■ **Work to complete**
a - State whether each of the following statements agrees with the text on testing a trained network, answering yes or no and quoting the deciding words of that text: (i) the network was trained for 50 passes over the training dataset; (ii) correctly predicted samples are added to a list; (iii) the author judged the result to be worse than expected.
b - Carry on the text on testing a trained network from the point at which it stops.

■ **Text shown**
5. Test the network on the test data¶

We have trained the network for 50 passes over the training dataset. But we need to check if the network has learned anything at all.

We will check this by predicting the class label that the neural network outputs, and checking it against the ground-truth. If the prediction is correct, we add the sample to the list of correct predictions.

In [7]:

images, labels = next(iter(dataloaders['testing']))
outputs = net(images)
_, predicted = torch.max(outputs, 1)

# print images
imshow(torchvision.utils.make_grid(images))

print('GroundTruth: ', ' '.join('%5s' % class_names[labels[j]] for j in range(4)))

print('Predicted: ', ' '.join('%5s' % class_names[predicted[j]]
                              for j in range(4)))

GroundTruth:  sadness happiness happiness sadness
Predicted:  sadness sadness happiness sadness

Magic! Way better than I expected!¶

Let us look at how the network performs on the whole dataset.

■ **Entries drawn from an annotation dataset**
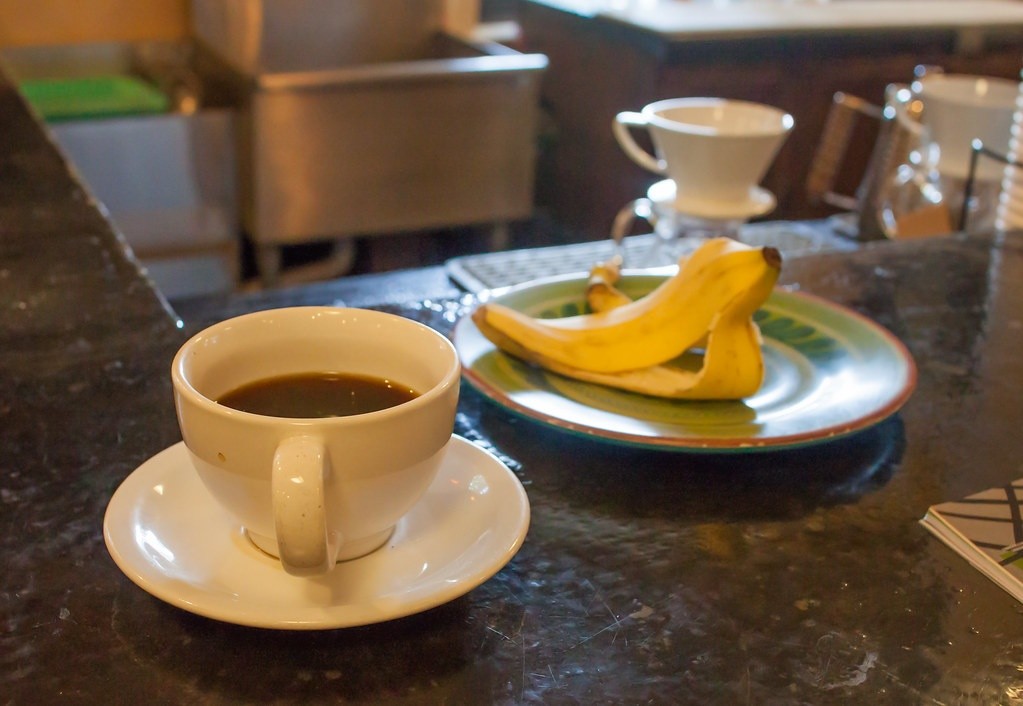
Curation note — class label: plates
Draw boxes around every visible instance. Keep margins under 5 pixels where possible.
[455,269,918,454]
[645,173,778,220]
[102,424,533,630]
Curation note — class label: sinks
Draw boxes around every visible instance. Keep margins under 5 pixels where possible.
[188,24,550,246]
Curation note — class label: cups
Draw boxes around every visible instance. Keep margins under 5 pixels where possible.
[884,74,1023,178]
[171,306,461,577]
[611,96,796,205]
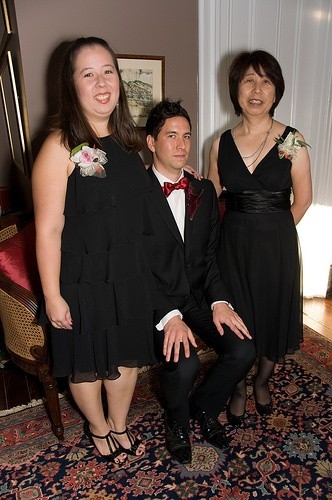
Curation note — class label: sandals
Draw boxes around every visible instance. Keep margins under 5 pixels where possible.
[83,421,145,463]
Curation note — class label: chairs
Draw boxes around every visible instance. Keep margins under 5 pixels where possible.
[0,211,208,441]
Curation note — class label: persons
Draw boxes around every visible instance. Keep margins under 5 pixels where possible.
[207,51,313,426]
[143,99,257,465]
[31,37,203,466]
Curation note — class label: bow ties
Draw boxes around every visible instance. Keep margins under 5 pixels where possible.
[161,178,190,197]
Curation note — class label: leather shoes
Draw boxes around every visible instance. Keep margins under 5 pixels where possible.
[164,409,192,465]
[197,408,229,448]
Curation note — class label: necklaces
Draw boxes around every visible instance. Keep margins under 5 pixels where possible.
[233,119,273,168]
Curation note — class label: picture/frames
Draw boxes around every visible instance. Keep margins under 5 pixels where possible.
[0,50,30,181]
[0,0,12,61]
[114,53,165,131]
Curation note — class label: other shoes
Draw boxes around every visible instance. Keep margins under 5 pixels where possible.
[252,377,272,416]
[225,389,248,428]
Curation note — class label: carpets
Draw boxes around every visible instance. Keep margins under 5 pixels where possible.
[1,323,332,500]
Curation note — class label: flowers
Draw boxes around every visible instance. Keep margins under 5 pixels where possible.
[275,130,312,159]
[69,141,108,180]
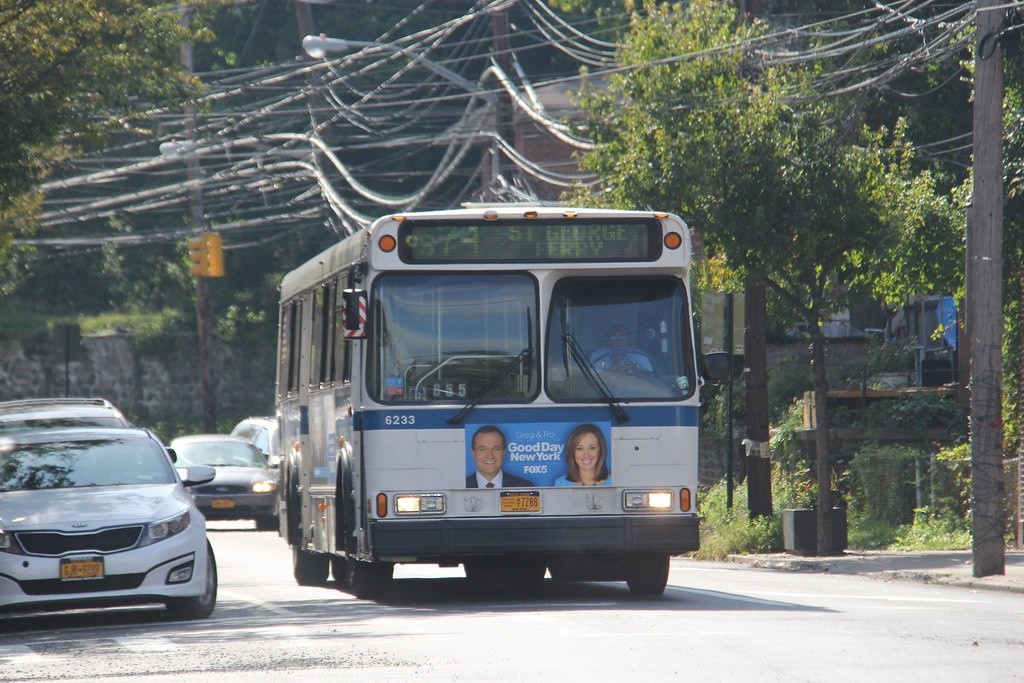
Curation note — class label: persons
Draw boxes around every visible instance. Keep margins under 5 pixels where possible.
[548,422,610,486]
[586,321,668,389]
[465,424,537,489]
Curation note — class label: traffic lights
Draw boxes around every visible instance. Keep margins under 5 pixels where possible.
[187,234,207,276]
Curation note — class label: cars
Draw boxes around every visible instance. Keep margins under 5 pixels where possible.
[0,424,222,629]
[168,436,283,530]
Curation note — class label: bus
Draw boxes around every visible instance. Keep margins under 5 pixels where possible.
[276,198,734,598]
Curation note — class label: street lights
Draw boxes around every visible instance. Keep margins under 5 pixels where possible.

---

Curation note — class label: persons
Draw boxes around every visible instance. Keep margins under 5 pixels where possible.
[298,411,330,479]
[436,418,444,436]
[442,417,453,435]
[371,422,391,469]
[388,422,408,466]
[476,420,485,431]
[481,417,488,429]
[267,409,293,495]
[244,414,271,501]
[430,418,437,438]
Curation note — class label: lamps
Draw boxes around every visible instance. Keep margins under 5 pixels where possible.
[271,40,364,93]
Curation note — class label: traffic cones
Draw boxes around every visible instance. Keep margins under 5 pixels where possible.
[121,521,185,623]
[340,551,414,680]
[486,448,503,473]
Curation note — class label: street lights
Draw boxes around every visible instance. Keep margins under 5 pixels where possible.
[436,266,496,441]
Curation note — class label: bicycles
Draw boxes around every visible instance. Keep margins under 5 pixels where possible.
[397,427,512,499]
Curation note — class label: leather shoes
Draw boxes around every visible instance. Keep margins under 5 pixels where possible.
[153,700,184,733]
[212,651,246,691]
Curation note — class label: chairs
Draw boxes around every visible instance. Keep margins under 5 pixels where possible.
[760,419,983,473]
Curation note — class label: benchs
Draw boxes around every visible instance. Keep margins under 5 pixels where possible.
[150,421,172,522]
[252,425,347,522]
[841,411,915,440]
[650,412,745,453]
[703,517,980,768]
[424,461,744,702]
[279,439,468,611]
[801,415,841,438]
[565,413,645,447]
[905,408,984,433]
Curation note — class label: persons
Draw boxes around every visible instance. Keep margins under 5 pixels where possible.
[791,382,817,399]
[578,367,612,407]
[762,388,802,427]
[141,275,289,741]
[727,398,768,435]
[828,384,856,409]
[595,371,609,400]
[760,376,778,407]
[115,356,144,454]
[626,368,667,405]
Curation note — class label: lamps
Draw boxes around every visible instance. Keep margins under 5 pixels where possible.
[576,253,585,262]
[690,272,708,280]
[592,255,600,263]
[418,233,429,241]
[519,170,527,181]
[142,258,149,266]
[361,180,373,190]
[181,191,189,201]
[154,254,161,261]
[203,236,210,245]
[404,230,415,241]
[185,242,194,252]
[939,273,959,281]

■ **Per-task answers**
a -
(i) Yes: "We have trained the network for 50 passes over the training dataset."
(ii) Yes: "If the prediction is correct, we add the sample to the list of correct predictions."
(iii) No: "Way better than I expected!"

b -
In [8]:

correct = 0
total = 0
with torch.no_grad():
    for data in dataloaders['testing']:
        images, labels = data
        outputs = net(images)
        _, predicted = torch.max(outputs.data, 1)
        total += labels.size(0)
        correct += (predicted == labels).sum().item()

print('Accuracy of the network on test images: %d %%' % (
    100 * correct / total))

Accuracy of the network on test images: 91 %

And, there you have it! In this simple example, we can classify happy and sad faces with super high accuracy! (better than some people)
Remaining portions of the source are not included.